|  | 2025–26 Abilene Christian Wildcats men's basketball team |
- University: Abilene Christian University
- Head coach: Brette Tanner (5th season)
- Location: Abilene, Texas
- Arena: Moody Coliseum (capacity: 4,600)
- Conference: UAC
- Nickname: Wildcats
- Colors: Purple and white
- Student section: Wildcat Reign

NCAA Division I tournament round of 32
- 2021

NCAA Division I tournament appearances
- 2019, 2021

NCAA Division II tournament Elite Eight
- 1966
- Sweet Sixteen: 1960, 1964, 1965, 1966, 1999
- Appearances: 1959, 1960, 1962, 1964, 1965, 1966, 1986, 1987, 1999

Conference tournament champions
- Lone Star: 1985, 1986, 1987 Southland Conference: 2019, 2021

Uniforms
| Home | Away |

= Abilene Christian Wildcats men's basketball =

The Abilene Christian Wildcats men's basketball team represents Abilene Christian University (ACU) in Abilene, Texas, United States. The Wildcats joined the United Athletic Conference (UAC) on July 1, 2021, after having spent the previous eight years in the Southland Conference. Before this move, ACU's most recent conference change was in the 2013 offseason, when the Wildcats made the jump to NCAA Division I and rejoined the Southland Conference after a 40-year absence. They are led by head coach Brette Tanner and play their home games at Moody Coliseum.

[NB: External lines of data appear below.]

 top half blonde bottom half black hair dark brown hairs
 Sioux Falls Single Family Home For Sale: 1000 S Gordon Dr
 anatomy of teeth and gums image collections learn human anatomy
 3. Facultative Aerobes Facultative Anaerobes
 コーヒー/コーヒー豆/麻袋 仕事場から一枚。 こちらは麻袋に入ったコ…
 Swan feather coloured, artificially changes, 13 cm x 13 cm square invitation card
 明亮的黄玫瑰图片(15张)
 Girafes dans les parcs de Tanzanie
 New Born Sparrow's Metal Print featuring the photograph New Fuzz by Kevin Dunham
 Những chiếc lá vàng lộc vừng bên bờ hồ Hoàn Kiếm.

In 2019, the Wildcats won the Southland Conference and earned their first Division I NCAA Tournament appearance. The Wildcats recorded their first tournament win in 2021, upsetting #3 seeded Texas 53–52.

==Postseason==

===NCAA Division I Tournament results===
The Wildcats have appeared in the NCAA Division I tournament twice. Their record is 1–2.

| Year | Seed | Round | Opponent | Result |
|---|---|---|---|---|
| 2019 | #15 | First Round | #2 Kentucky | L 44–79 |
| 2021 | #14 | First Round Second Round | #3 Texas #11 UCLA | W 53–52 L 47–67 |

===NCAA Division II Tournament results===
The Wildcats have appeared in the NCAA Division II tournament nine times. Their combined record is 9–11.

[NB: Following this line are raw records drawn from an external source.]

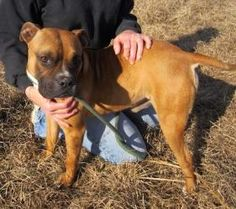 Boomer is an adoptable Boxer Dog in Fort Washington, PA. Boomer brings the 'boxer' back into the Boxer breed. This fun, playful fellow loves delivering gentle paw pats as he easily meets new dogs for ...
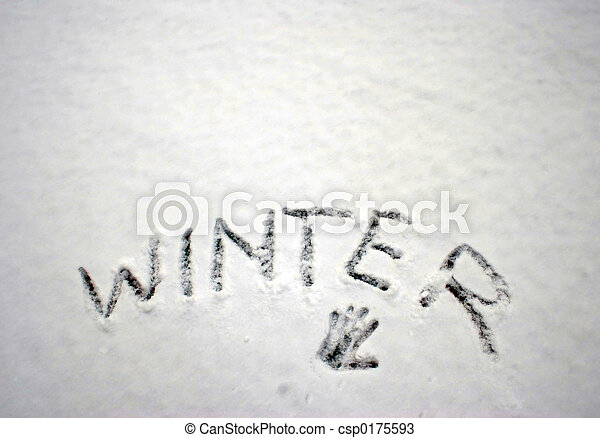 Winter in the snow - csp0175593
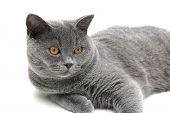 gray cat (breed scottish-straight age 65 months) close-up on white background. horizontal photo. poster
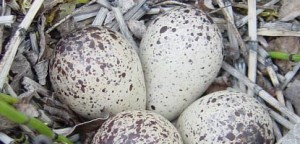Oyster catcher eggs (nps)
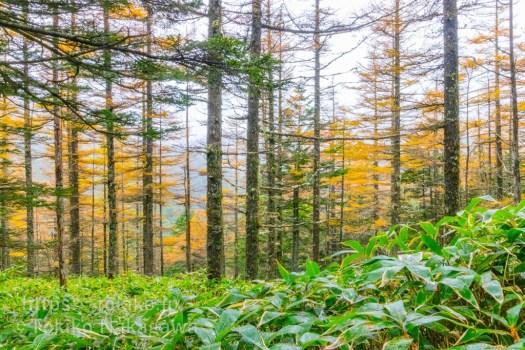 北八ヶ岳・カラマツの黄葉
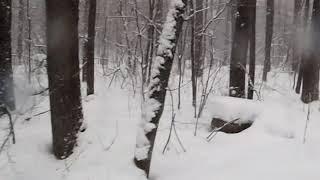 Зимний лес клип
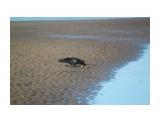 Ворона дербанит раков-отшельников по отливу.. Фотограф: vikirin  Просмотров: 2651 Комментариев: 0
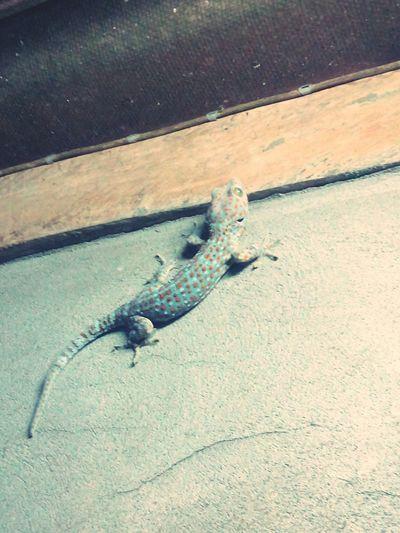 Gecko Cute. ^____^ Zoo Thailand Hello World Enjoying Life Gecko Chanthaburi Chanthaburi's Sky Chanthaburi Thailand Hi! Funnyface EyeEm Geckos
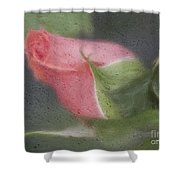 Rendition Of A Rose Shower Curtain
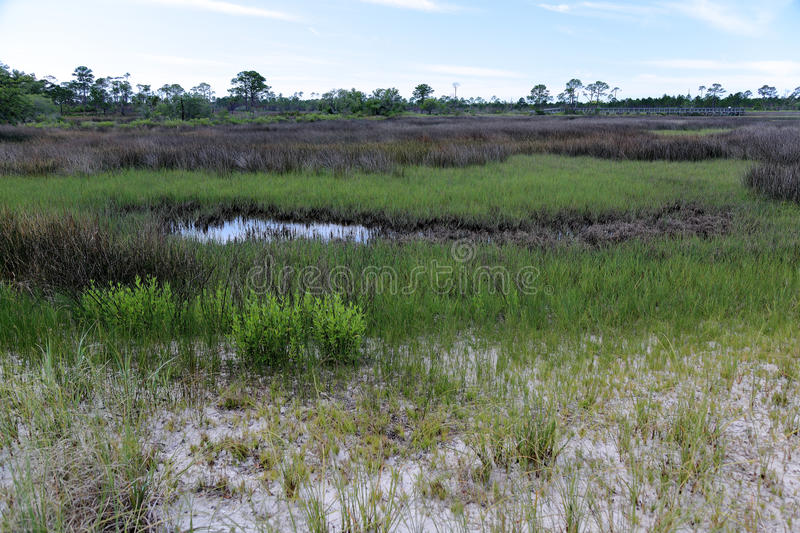 Trees and grasses in a saltwater marsh stock photography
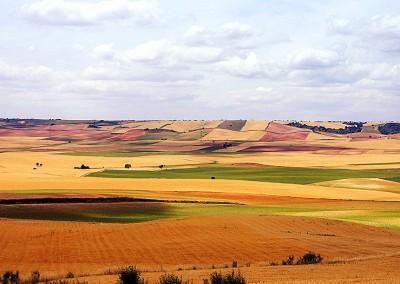 2007-06-Paisajes_de_Castilla_La_Mancha_104_copia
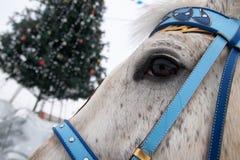 Hoofd van een paard tegen de achtergrond van verfraaide Kerstmis royalty-vrije stock afbeelding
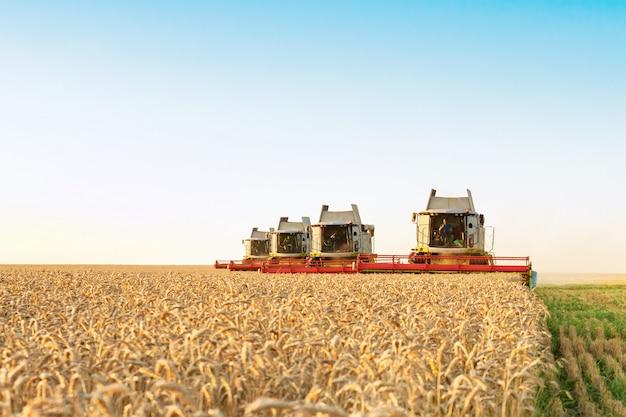 Mietitrice di lavoro funzionante rossa verde nel campo di grano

| Year | Round | Opponent | Result |
|---|---|---|---|
| 1959 | Regional semifinals Regional 3rd-place game | Southwest Missouri State Western Illinois | L 67–87 W 85–81 ^{OT} |
| 1960 | Regional semifinals Regional Finals | Colorado College Northeast Missouri State | W 109–65 L 76–79 |
| 1962 | Regional semifinals Regional 3rd-place game | Southeast Missouri State Lamar Tech | L 55–57 L 74–83 |
| 1964 | Regional semifinals Regional Finals | Lamar Tech Southeast Missouri State | W 73–71 L 87–90 |
| 1965 | Regional semifinals Regional Finals | Doane Washington (MO) | W 91–50 L 66–69 |
| 1966 | Regional semifinals Regional Finals Elite Eight | Jackson State Southwest Missouri State North Dakota | W 94–79 W 63–58 L 62–63 |
| 1986 | Regional semifinals Regional 3rd-place game | Southwest Missouri State Sam Houston State | L 72–94 W 76–60 |
| 1987 | Regional semifinals Regional 3rd-place game | Delta State West Texas State | L 71–88 L 63–67 |
| 1999 | Regional Quarterfinals Regional semifinals Regional Finals | West Texas A&M Pittsburg State Truman State | W 102–96 ^{3OT} W 79–59 L 69–76 |

===CBI results===
The Wildcats have appeared in the College Basketball Invitational (CBI) one time. Their record is 2–1.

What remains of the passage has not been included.